Em outras palavras, não se pode jogar a água suja da banheira com o bebê dentro. Os apontamentos feitos pelo TCU devem servir para se aprimorar a política de conteúdo local e não para exterminá-la. Essa é, aliás, a Missão Institucional deste órgão: “Induzir o melhor uso da tecnologia da informação no aprimoramento dos serviços públicos”.

Por acaso não é o tal serviço público “um conjunto de atividades e serviços ligadas à administração estatal através de seus agentes e representantes, mas também exercida por outras entidades, mesmo que particulares, sempre visando promover o bem-estar à disposição da população”? E justamente a geração de empregos é outro fator muito importante que não foi levado em consideração pelo mencionado estudo e que muito contribui para o “bem-estar” da população.

É sempre de bom alvitre lembrar que não há nenhum registro na história do capitalismo (e muito menos do socialismo) de um país que tenha desenvolvido sua indústria sem políticas protecionistas e pesados subsídios à produção local.
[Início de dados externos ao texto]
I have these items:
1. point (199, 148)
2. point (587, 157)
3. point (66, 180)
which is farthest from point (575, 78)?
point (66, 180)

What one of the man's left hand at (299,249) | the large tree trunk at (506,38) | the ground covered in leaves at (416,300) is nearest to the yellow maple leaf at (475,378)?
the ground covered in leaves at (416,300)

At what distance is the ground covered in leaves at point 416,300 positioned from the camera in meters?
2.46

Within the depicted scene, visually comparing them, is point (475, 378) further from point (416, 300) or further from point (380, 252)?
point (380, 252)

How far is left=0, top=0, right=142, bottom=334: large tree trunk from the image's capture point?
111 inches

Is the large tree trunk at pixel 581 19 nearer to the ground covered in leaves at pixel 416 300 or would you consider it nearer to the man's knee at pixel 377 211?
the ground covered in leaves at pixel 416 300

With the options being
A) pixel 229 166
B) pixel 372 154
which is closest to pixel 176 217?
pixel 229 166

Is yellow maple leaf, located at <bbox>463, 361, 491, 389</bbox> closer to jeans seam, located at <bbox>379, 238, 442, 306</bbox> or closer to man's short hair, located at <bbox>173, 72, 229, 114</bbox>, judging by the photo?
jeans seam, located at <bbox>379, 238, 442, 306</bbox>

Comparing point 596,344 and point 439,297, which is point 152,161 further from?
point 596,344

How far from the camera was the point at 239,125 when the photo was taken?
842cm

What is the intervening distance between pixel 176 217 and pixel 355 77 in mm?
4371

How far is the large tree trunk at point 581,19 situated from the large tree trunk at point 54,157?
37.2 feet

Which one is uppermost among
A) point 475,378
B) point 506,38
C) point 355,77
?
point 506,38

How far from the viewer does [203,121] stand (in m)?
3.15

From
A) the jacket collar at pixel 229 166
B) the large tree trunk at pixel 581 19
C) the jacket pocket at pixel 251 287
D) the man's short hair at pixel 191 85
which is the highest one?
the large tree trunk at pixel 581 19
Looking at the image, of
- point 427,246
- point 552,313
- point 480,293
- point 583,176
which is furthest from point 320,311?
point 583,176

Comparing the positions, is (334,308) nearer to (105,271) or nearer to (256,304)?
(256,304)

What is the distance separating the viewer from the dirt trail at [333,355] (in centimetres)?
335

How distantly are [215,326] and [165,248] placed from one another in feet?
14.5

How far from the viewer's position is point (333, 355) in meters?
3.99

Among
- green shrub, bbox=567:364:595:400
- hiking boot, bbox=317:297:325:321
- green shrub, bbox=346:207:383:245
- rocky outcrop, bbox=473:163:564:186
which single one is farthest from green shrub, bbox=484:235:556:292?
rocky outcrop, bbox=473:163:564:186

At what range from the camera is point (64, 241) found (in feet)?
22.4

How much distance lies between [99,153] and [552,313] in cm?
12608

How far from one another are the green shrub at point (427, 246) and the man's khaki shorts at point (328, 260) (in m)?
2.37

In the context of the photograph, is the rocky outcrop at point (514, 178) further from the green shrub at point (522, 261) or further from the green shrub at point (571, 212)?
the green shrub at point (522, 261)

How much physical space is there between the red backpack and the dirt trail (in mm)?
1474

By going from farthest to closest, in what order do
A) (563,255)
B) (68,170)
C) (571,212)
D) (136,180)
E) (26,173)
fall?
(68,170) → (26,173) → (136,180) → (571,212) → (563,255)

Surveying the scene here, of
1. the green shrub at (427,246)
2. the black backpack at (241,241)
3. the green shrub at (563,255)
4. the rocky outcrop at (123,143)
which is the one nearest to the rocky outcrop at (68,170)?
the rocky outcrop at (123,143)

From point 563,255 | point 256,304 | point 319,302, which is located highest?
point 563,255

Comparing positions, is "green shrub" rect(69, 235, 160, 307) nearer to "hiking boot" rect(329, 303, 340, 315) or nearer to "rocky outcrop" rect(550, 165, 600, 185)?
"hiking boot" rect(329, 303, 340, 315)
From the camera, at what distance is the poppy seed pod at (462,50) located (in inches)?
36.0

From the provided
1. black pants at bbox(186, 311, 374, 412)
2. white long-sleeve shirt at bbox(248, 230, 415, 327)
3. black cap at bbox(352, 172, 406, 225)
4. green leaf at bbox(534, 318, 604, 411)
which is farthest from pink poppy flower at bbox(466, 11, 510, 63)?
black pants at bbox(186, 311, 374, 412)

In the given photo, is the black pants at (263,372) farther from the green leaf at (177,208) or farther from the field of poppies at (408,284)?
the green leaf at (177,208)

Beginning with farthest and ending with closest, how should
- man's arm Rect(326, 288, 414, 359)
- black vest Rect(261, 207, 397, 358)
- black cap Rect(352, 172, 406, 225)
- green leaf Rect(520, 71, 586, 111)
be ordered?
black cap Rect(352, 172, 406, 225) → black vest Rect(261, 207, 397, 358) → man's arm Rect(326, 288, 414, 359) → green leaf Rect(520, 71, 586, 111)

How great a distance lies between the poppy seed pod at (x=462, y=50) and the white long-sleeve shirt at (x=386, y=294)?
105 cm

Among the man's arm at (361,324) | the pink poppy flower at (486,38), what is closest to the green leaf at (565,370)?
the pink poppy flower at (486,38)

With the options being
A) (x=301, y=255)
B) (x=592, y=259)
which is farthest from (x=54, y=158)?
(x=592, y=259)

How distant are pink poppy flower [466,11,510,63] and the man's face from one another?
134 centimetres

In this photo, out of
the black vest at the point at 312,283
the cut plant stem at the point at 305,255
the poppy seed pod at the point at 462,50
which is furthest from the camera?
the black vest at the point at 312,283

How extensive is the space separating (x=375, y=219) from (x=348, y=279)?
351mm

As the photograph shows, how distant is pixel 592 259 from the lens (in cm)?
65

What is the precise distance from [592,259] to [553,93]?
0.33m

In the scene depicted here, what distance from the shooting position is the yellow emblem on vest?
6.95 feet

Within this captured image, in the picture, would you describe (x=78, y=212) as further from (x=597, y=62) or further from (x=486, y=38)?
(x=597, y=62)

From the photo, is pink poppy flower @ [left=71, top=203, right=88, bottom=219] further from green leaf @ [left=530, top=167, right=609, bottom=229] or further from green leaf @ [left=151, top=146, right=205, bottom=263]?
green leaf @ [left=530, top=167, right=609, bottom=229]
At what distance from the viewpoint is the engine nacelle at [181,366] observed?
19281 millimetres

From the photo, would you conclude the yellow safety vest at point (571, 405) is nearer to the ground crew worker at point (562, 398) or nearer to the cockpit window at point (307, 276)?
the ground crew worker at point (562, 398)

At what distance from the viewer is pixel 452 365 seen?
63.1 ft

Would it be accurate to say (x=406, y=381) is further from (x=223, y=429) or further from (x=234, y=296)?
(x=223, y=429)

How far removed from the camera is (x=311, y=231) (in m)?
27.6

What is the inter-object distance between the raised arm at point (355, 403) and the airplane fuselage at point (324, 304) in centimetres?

Caso queiramos de fato nos libertar do tal complexo de vira-latas e desenvolvermo-nos a patamares mais elevados, sobretudo nas áreas mais sensíveis e estratégicas da indústria moderna, devemos pagar certo preço por esse investimento, tal como os demais países industrializados pagaram.

Mesmo sendo fato, “um navio-plataforma totalmente construído em um estaleiro brasileiro custar 33% mais do que a mesma embarcação feita no Golfo do México”, é igualmente verdadeiro que esse estaleiro brasileiro, sucateado ao longo de décadas pelos ideólogos liberais, está cobrando agora o preço por esse abandono. E a menos que queiramos ficar eternamente dependentes de comprar navios de outros países – o que certamente será muito mais danoso ao país – mais cedo ou mais tarde teremos que pagar essa conta.

A não ser que um determinado governo seja ideologicamente contrário à nossa soberania nacional, sempre será necessária a devida flexibilidade para se fazer ajustes com relação às eventuais “mudanças no mercado internacional do petróleo”, sem com isso abrir mão de uma política energética nacional que privilegie o conteúdo local.

Luciano Rezende Moreira é Professor do Instituto Federal Fluminense e Diretor de Temas Ecológicos e Ambientais da Fundação Maurício Grabois.